Le réalisateur met en scène l'enlèvement puis la séquestration pendant plusieurs années d'une petite fille prise dans les filets d'un réseau d'un filet pédophile. Le cinéaste canadien signe avec ce film un suspens inquiétant, tendu, truffé d'écrans et de caméras. Un suspens dont on aimerait parfois qu'il soit moins explicite. Le film a reçu un accueil un peu partagé hier soir sur la Croisette. "Ce qui m'intéressait à partir de ces affaires , explique Atom Egoyan, c'est ce qu'elles signifiaient sur la nature humaine , cette volonté de prendre le contrôle sur quelqu'un d'autre. L'idée de retenir quelqu'un comme l'expression perverse de l'amour romantique ."

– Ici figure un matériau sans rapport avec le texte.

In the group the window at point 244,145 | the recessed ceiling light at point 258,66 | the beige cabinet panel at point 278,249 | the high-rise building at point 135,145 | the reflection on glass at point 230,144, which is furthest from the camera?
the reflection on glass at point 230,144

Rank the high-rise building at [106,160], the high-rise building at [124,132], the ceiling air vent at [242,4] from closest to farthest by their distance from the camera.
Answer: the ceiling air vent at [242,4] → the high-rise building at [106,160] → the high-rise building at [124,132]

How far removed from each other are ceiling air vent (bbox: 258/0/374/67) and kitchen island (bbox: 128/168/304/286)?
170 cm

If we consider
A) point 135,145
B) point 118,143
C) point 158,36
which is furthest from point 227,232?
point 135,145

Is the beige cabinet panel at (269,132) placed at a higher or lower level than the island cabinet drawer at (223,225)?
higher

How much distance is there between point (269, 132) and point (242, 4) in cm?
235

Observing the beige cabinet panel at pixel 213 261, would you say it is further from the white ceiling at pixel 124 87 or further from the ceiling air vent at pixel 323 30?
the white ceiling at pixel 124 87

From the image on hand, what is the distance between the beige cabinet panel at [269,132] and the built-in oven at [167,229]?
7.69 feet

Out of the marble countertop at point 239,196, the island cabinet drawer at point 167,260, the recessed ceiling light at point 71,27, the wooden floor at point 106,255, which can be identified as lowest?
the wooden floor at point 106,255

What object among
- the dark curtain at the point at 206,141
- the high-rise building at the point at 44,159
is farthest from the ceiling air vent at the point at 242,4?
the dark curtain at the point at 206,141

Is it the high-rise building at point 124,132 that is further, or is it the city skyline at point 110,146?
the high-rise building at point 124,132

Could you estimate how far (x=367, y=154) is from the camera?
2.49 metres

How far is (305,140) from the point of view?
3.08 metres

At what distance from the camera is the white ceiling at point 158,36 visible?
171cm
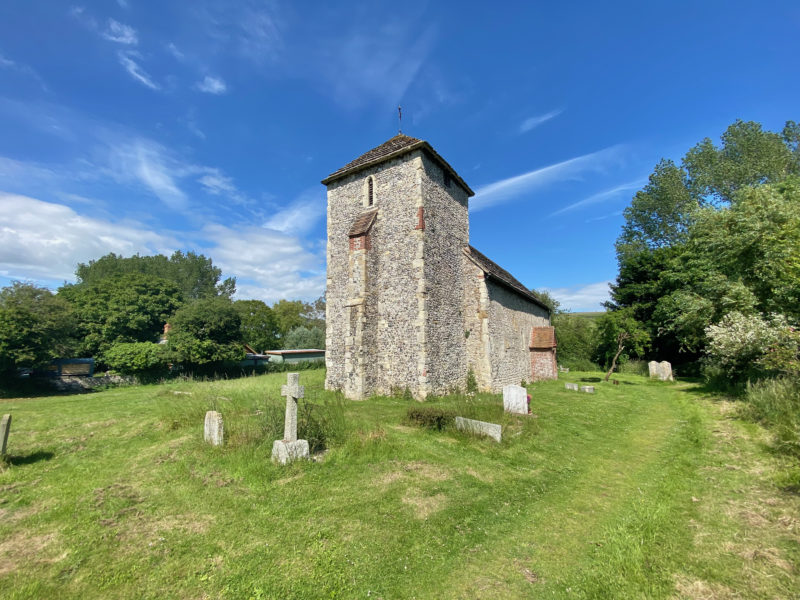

L'histoire : 8 ans après la disparition de Cassandra, quelques indices troublant semblent indiquer qu’elle est toujours vivante. La police, ses parents et Cassandra elle-même, vont essayer d’élucider le mystère de sa disparition.

 

Welcome to New-York d'Abel Ferrara

L'histoire : Devereaux est un homme puissant. Un homme qui manipule au quotidien des milliards de dollars. Un homme qui contrôle la destinée économique des nations. Un homme gouverné par un irrépressible et vorace appétit sexuel. Un homme qui rêve de sauver le monde et qui ne peut se sauver lui-même. Un homme terrifié. Un homme perdu. Regardez-le tomber.